Most of the documentation in this section focuses on how search works in an OrientDB environment. However, searching by Conan Package Id and Conan Package or Recipe Revisions is not available for those using OrientDB.

Searching for Components in an H2 or Non-HA PostgreSQL Environment

  • Searching by Conan Package Id and Conan Package or Recipe Revisions is supported in an H2 environment.

  • When searching for raw components, you must use a leading slash (i.e., "/").

Search functionality is otherwise the same as that of an OrientDB environment.

Search Feature Differences in an HA Environment

The search feature implemented for high availability (HA) differs greatly from the search currently used in a non-HA environment.

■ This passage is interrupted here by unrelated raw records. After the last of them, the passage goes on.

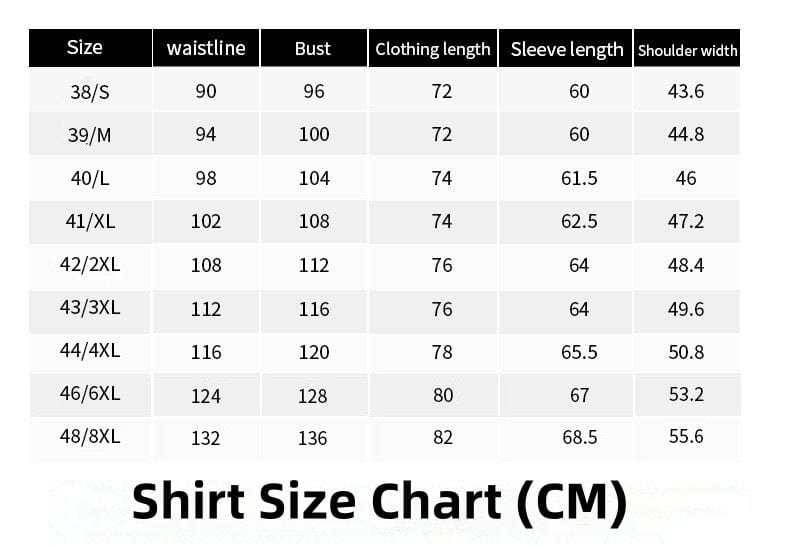 aesido Men's Fashion Solid Color Slim Fit Shirt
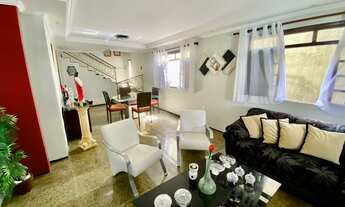 Imagem 7: Apartamento para venda com 226 metros quadrados com 4 quartos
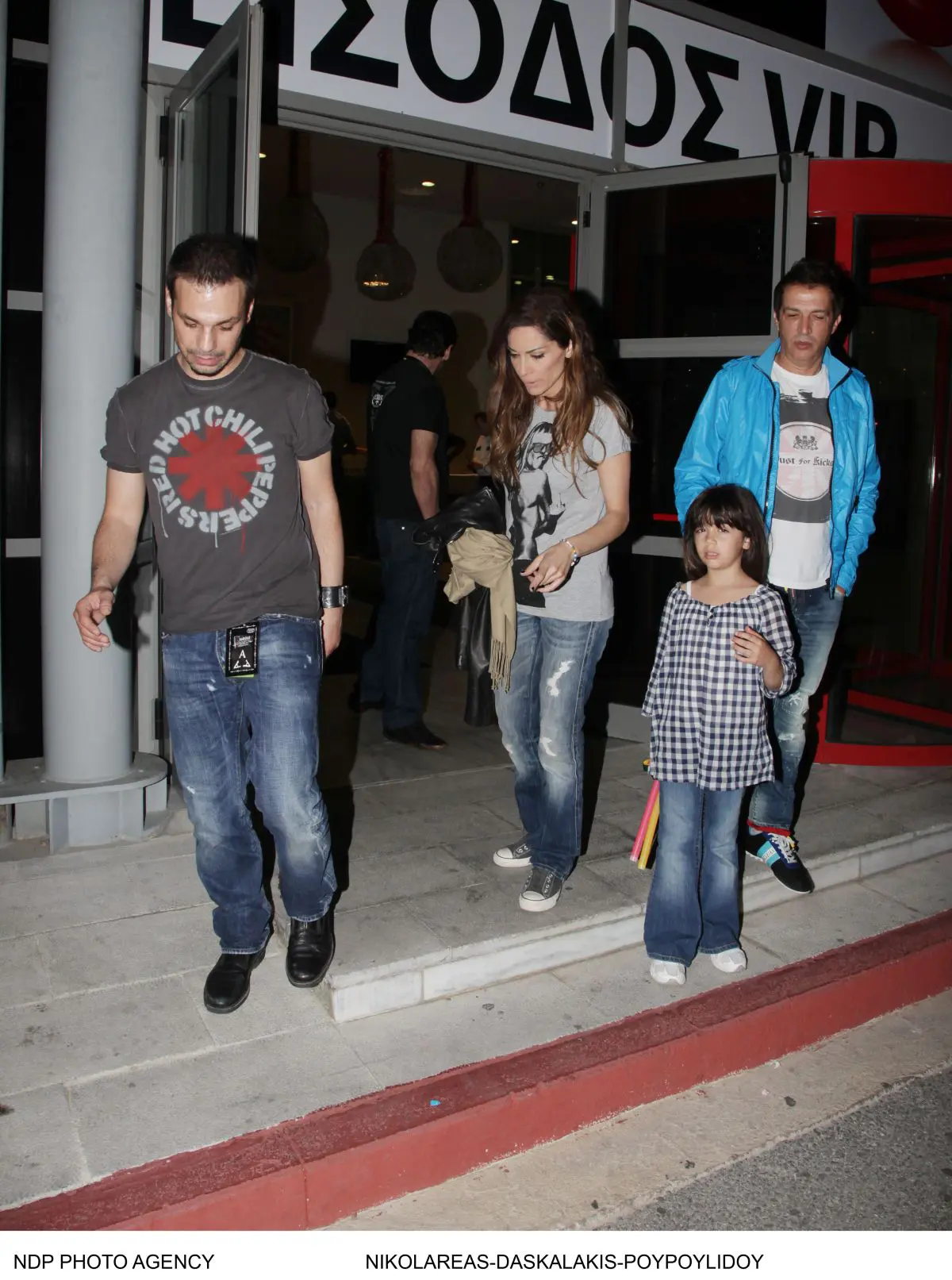 Μελίνα μικρή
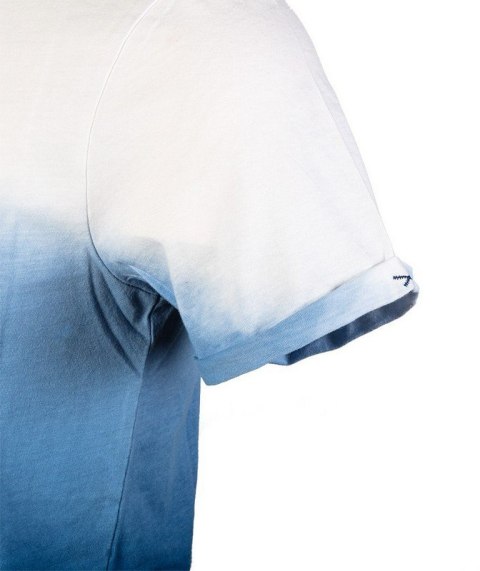T-SHIRT CIENIOWANY DENIM, ROZMIAR M NEO T-SHIRT CIENIOWANY DENIM, ROZMIAR M NEO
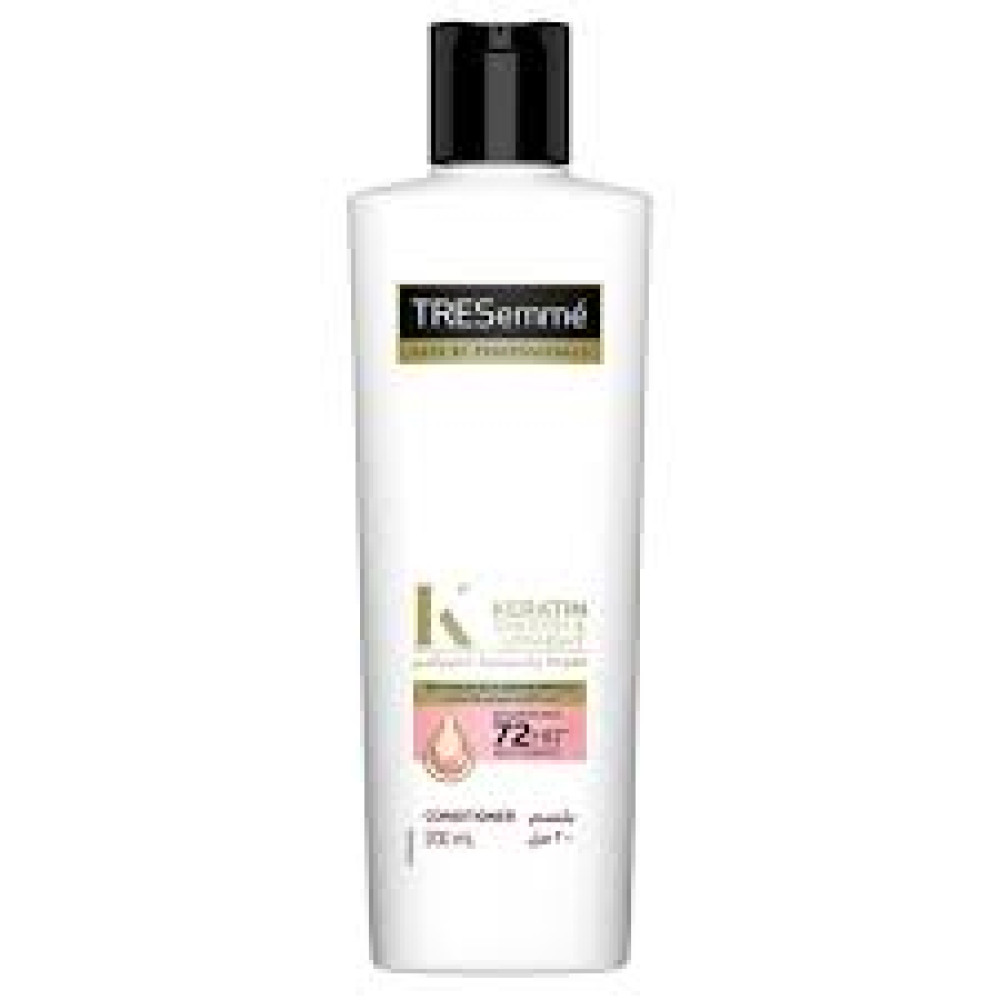 TRESEMME COND KERATIN E 200ML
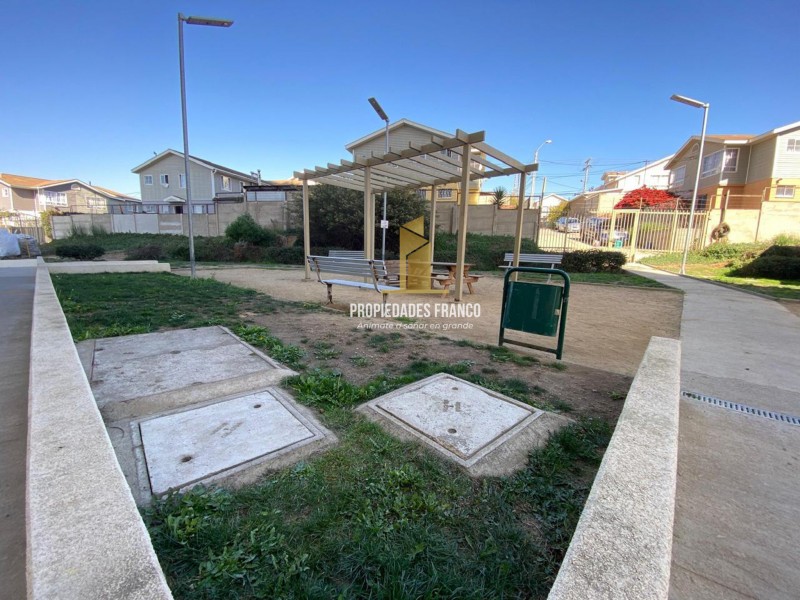Venta Oportunidad Reñaca Alto Departamento 2D 1B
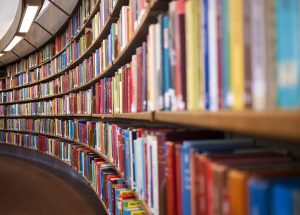 bibliotecas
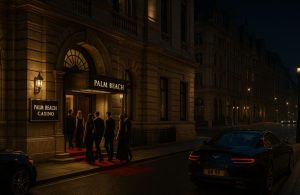 What is Palm Beach Casino and Why is It So Popular in London?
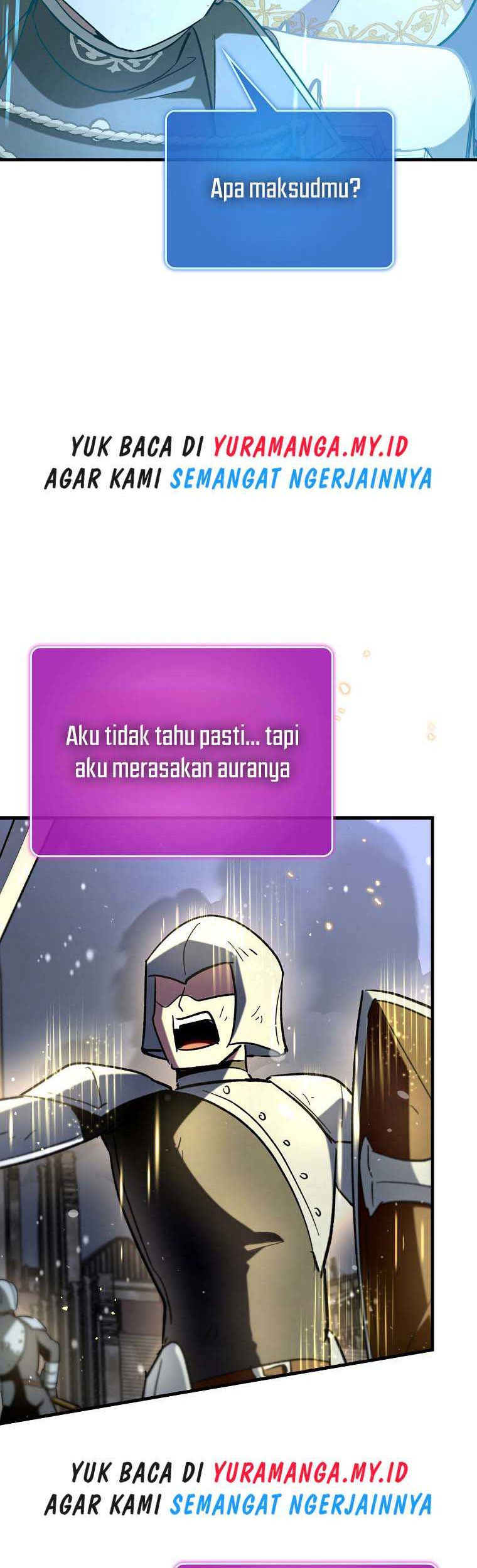 Hard Carry Supporter Chapter 61 Gambar 40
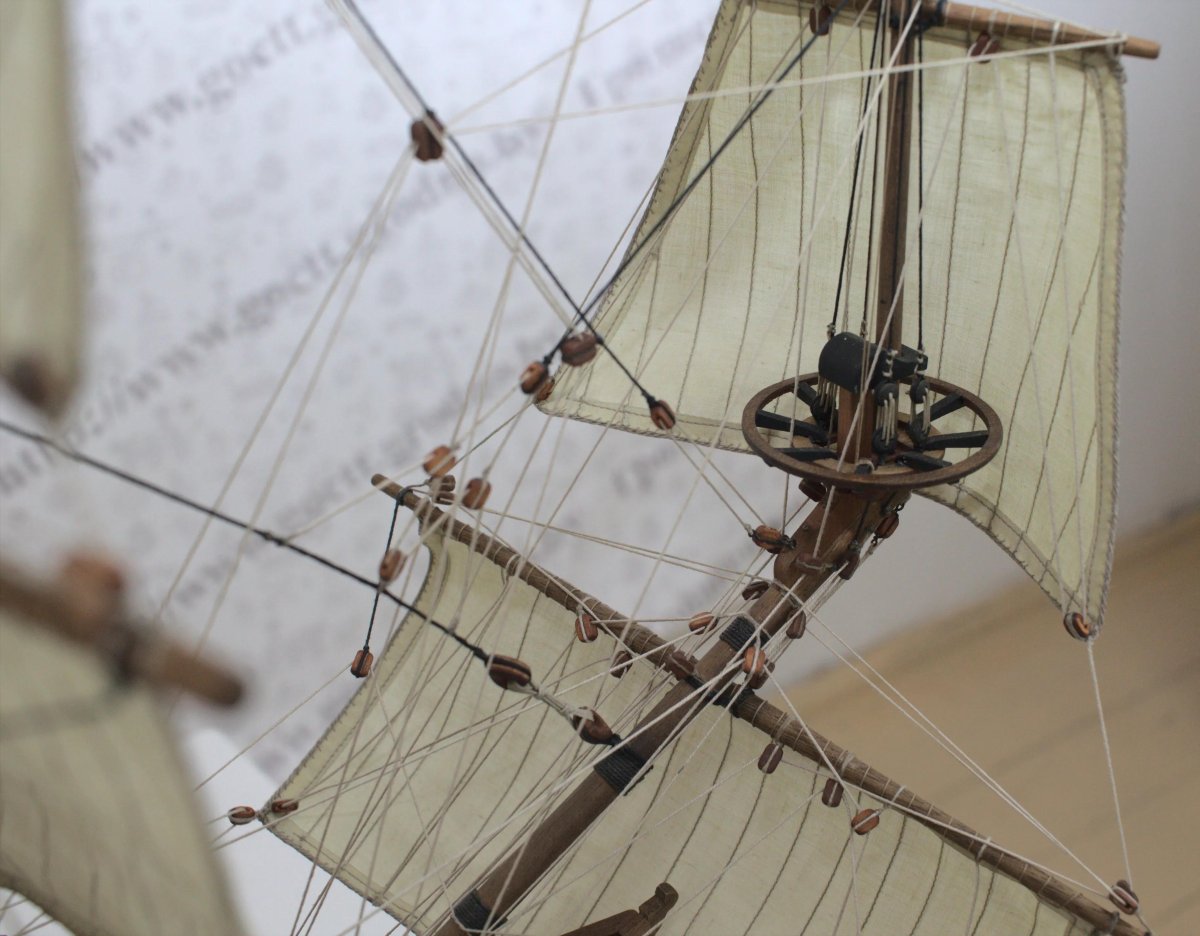 Галеон Сан Джованни Батиста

HA search has the following requirements:

  • At least one search criterion is required when searching through the UI

  • At least one additional search criterion is required beyond format when searching through the UI

  • Each search criteria must be at least three characters long

  • Leading wildcard search is not supported; however, you may use a trailing wildcard (i.e., prefix search)

  • Searches cannot begin with special characters followed by a wildcard

  • All keyword searches automatically append a wildcard (*) at the end of each criterion

Example Invalid Search Patterns

The following search patterns are some that may work in non-HA environments but will not work in an HA environment

Invalid Pattern

Reasoning

"*"

Less than three characters long; leading wildcard not supported

"he*"

Less than three characters long

"he*@_"

User criteria ("@_") contains only an underscore

"he*@/"

User criteria ("@/") contains only a forward slash

"he*@*"

User criteria ("@*") contains only a wildcard

"/*/hel"

Search begins with a special character followed by a wildcard

"$%*hel"

Search begins with two special characters followed by a wildcard

Re-fetch Limits and Search Configuration Capability

As of 3.72.0, Nexus Repository makes 10 trips to the database to return a result set in a PostgreSQL HA deployment. You can adjust this limit by creating a Search Configuration Capability specifying a different re-fetch limit. Setting the re-fetch limit to "-1" will allow unlimited database queries; however, this can result in slower performance in large deployments. In some scenarios, the re-fetch limit may result in missing or empty search results.

You must have clustering enabled to see the Search Configuration capability option.